I blame the Internet for this. Or, rather, I blame my own frequent inability to resist the gravity of Twitter or Facebook or Reddit or Instagram or Snapchat. I don’t even want to think about how many books I could have read this year, had my time on social media been replaced by time spent reading books. But, I guess, that’s what I chose to do, so I’ll take responsibility for my actions. I did, at least, manage to read a whole hell of a lot of great essays on the Internet (see this list and this list). (...)

But I’ve digressed somewhat from the intended topic of this essay: Haruki Murakami. Murakami is one such wizard whose works surround me, swallow me, permeate my being, and transport me to worlds that feel no less real than the one in which I’m typing these words.

And so far, his magnum opus, 1Q84, is no exception. As I mentioned earlier, 1Q84 was arguably a poor choice of book for me to begin reading at this time. (...)

So, yes, this renewed tripod of habits is helping me to read more. But that’s not the only catalyst. I correctly suspected that Murakami could draw me back into book-reading because he is a writer who seems unfailingly to write irresistible page-turners. There are a few reasons for this that I can see.

For one, I swear he’s discovered the Platonic ideal combination of steady pacing and incomplete-yet-tantalizing information. Having completed four of his novels now, I can tell you that his novels always seem to revolve around some mystery that needs to be solved, and he does an excellent job of hinting at the grandiose and ominous nature of the mystery within the first few pages, while providing almost no information regarding the mystery’s actual attributes or dimensions. As the novels progress, he gradually reveals the mystery’s shocking, sprawling architecture and all-penetrating implications, dispensing just enough detail at just the right intervals to keep his readers (or, me at least) hopelessly ensnared.

The protagonists in Murakami’s novels tend to be ordinary, solitary people who suddenly find themselves wrapped up in some sort of epic, supernormal circumstances and must undertake a quest that is as much a quest to the heart of their true identity as it is a quest through the external world.
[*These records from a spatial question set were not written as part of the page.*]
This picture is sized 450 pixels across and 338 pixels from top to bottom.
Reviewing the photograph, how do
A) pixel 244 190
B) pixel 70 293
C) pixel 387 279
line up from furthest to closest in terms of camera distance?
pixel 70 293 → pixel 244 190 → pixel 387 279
Another trademark of Murakami’s is something I call Blasé Surrealism (let me know if you think of a better name or if one already exists). Blasé Surrealism is characterized by melding mundane, humdrum realism with elements of surrealism and magic realism, while also incorporating (in Murakami’s case, at least) abstract, metaphysical commentary/comparisons intermittently throughout the story. Murakami’s stories are told in a matter-of-fact tone, as if everything that is happening is quite commonplace, and much of it is. But then he’ll nonchalantly introduce a portal to an alternate reality or include a line like, “Hundreds of butterflies flitted in and out of sight like short-lived punctuation marks in a stream of consciousness without beginning or end.”

He’s so casual, so blasé, about this, that the flow of the story isn’t interrupted. Strange, surreal things happen in Murakami novels, but they seem completely natural because he acts like they are. The reader just goes right along with him. Thus Murakami manages effectively to marry normal and abnormal, real and surreal, conventional and magical. The best comparison I can make is to say that reading a Murakami novel is like being in a dream, in that things are clearly off, clearly not the way they typically are, and yet one doesn’t really notice or care, accepting things at face-value. This makes for a uniquely mind-stirring, almost psychedelic, reading experience.